Our need for steed er, speed 

The geniuses who decide important things ramped up the speed limit on Interstate 25 through our village a few days ago. They boosted it from the long-standing 55 mph or as we like to call it, "90" to 65 mph. Apparently, we weren't driving fast enough.

I wanted a piece of this new action, so at 7 a.m. Sunday I put on my tattered leather driving helmet and the circa 1890s racing goggles once worn by my great-great grandfather, Italian auto racing legend Giancarlo ("If You No-Lika Getta' Hit, Getta' the Hell Outta' da Cross-a-Walk!") Tosches, who raced for 25 years on the European circuit thanks to a sponsorship from Venicio Collegio I Ciechi (Venice School for the Blind).

With the helmet and goggles in place, I went into the garage and fired up the engine in my classic touring road coupe, the 1974 Ford Pinto.

I had spent endless hours in the garage through the previous few weeks, coaxing life back into this 1,800-pound tribute to American automaking industry. (Proud motto: "We Built the Pinto, the Ford Maverick and the AMC Gremlin, and Frankly, We're Surprised Any of You Are Still Alive.")

One hour before the new 65 mph speed limit signs started to go up, I had the Pinto talking to me like Mr. Ed. (Its actual words: "Willll-burrr, please don't make me go out on the Interstate.")

I'd picked the Woodmen Road southbound entrance to I-25 as my starting line, partly because the speed limit signs were being changed first there, but mostly because going north through our village is slightly uphill and the great steed that is the Pinto doesn't, uh, do so well uphill. In 1995, I accidentally mentioned the Pikes Peak Highway and the Pinto became so stressed its mane fell out.

The big moment came at 8 a.m. I paused at the on-ramp entrance. Suddenly, the new speed limit green flag came down, and I punched the gas pedal to the floor and the Pinto roared, accelerating madly and pinning me against the seat as it went, in just a quarter of a mile, from zero to 12 mph.

We smoked past the Rockrimmon exit, the Pinto now hurtling along at 48 mph. I knew what this baby could do and I remained calm even though the odometer stopped displaying numbers and instead spelled out the word "EJECT!"

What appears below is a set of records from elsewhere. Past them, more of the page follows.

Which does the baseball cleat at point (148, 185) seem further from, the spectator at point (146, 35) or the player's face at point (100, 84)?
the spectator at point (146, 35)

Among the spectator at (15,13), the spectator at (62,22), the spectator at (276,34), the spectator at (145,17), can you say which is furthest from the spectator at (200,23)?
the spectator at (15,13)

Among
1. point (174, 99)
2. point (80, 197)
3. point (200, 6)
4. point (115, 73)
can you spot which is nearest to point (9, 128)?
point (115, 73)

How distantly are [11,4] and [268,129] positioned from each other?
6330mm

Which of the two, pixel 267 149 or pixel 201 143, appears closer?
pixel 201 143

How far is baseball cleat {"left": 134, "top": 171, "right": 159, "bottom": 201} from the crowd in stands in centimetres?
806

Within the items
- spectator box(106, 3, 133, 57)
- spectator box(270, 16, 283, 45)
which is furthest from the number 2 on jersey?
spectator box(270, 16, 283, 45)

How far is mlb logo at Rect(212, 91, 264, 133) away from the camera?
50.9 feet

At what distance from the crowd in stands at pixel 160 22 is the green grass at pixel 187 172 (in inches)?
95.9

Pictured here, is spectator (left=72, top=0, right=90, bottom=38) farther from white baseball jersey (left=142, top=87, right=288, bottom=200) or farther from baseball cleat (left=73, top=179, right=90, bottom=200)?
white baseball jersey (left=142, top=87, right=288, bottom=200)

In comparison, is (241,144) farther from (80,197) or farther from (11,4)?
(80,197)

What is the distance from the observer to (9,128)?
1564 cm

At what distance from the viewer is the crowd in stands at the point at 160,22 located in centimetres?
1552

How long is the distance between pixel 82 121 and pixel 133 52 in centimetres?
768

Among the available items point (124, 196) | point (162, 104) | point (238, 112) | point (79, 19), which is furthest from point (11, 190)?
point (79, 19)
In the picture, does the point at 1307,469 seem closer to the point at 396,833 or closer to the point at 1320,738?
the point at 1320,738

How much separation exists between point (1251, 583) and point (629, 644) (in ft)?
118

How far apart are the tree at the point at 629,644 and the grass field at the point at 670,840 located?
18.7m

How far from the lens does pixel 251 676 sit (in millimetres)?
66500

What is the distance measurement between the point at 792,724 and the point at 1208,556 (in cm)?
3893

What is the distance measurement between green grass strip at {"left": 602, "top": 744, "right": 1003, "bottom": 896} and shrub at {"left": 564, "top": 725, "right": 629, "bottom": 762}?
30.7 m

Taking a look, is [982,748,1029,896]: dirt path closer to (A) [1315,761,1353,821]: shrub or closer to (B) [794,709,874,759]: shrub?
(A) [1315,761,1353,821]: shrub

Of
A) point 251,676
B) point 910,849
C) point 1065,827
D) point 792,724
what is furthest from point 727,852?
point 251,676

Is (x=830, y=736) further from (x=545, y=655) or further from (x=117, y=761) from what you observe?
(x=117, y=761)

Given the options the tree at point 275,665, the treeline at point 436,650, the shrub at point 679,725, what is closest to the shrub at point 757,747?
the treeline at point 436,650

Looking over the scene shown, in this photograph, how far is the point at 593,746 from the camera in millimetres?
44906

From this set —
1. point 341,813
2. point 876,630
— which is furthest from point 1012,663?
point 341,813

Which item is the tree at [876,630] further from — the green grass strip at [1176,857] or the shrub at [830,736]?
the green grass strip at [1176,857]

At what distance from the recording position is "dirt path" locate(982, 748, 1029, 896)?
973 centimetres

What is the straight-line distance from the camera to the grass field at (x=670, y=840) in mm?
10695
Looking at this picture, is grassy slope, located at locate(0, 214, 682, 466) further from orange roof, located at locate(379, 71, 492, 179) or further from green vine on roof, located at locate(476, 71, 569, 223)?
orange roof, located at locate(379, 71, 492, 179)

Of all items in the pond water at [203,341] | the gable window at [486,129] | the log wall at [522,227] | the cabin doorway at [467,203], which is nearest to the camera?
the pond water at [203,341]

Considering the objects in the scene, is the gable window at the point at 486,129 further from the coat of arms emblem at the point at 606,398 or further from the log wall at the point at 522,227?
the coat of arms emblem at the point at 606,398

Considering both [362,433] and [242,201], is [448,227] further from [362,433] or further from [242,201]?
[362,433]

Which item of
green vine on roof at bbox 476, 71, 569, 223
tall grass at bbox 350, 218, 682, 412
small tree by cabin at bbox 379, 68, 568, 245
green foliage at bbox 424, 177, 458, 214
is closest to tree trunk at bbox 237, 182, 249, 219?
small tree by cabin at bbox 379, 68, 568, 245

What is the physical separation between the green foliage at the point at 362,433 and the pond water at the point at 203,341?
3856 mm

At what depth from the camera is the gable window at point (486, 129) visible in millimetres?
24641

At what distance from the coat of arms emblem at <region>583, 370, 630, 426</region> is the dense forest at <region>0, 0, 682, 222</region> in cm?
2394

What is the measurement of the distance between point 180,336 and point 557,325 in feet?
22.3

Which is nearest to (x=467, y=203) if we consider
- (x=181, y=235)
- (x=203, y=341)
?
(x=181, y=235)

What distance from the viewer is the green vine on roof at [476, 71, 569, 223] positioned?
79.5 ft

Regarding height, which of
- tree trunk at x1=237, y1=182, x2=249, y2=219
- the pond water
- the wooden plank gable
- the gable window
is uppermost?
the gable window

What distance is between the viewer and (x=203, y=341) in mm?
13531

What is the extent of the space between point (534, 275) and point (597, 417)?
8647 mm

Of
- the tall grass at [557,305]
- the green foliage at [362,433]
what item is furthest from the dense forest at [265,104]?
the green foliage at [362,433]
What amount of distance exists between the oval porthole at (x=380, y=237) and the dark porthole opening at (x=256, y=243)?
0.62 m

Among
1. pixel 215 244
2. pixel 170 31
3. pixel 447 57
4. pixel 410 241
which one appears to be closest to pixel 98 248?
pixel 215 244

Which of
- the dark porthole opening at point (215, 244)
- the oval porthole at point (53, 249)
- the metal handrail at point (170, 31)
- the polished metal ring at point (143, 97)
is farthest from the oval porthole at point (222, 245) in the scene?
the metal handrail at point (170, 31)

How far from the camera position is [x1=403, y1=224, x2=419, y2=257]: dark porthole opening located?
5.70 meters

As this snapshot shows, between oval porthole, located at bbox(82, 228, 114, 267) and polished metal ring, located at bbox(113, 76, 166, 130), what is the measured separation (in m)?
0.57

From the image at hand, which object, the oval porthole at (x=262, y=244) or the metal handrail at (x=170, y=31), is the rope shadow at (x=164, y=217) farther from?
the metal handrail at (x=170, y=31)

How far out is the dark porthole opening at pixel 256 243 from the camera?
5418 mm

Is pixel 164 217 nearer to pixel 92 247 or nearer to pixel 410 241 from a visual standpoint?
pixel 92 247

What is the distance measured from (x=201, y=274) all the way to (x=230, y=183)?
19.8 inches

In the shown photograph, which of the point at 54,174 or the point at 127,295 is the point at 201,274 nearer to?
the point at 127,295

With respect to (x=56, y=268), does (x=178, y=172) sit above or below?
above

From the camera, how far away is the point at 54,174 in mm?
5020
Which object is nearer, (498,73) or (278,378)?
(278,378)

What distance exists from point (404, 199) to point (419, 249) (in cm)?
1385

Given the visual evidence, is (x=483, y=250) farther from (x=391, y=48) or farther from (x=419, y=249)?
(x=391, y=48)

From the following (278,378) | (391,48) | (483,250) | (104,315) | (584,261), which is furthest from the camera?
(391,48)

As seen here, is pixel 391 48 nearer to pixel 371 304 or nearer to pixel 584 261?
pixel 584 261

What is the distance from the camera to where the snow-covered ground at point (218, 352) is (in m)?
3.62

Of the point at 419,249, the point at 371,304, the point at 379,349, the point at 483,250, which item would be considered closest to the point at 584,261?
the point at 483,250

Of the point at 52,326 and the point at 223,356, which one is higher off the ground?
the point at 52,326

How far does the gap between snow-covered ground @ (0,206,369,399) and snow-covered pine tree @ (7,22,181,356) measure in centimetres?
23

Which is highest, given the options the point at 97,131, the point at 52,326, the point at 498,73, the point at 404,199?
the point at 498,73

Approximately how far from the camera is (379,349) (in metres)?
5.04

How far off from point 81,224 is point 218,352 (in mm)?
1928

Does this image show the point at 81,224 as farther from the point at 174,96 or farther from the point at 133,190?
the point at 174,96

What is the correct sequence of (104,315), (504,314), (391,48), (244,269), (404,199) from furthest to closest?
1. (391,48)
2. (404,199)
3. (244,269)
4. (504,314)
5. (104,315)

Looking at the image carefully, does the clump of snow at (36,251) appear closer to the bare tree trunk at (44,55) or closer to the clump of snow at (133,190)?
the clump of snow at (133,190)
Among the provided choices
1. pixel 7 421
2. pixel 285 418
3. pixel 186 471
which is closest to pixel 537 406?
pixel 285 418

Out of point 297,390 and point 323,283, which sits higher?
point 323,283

Out of nowhere, a Cadillac Escalade surged past me in the left lane at a startling clip. The driver, a woman, was obviously taking advantage of the new 65 mph limit to see if she could bring her vehicle to a speed that would send her back in time. Although her hair and makeup suggested she already had made that trip.

(Note: If I have, with that flippant sentence about outdated hairstyles and 1960s-era makeup, in any way offended the tens of thousands of conservative Christian women in our village, I hereby apologize and say now, in all sincerity, "Hey Ward, have you seen the Beaver?")

I gripped the wheel and we blasted down I-25 in the winter chill. We'd found our cruising speed now, a speed I would put into numbers if a Hyundai Sonata hadn't shot past so quickly that it sucked the red needle right off the Pinto's speedometer. I would, however, estimate our speed to be somewhere between "a tuna boat" and "a Kenyan in a marathon."

Soon the race was over. We had passed just one car, a lime-green Valiant made by Plymouth to compete with the Pinto and Maverick during the mid-1970s, the era of the fast-growing Affordable Death Trap market.

Oh, and if you're wondering why anyone in his right mind would boost the speed limit in our village this year we're up to No. 6 in the nation among "Cities with the Most Rage-Filled, Uneducated-Looking Drivers Who Appear to Have Little Reason to Live" well, here's the answer.

The government guideline for setting speed limits on any stretch of a roadway is based on the speed at which 85 percent of vehicles travel.

Put more simply, if we drive way above the speed limit, the Mensa Club raises the speed limit.

So at noon today, the speed limit on Academy Boulevard goes to 350 mph.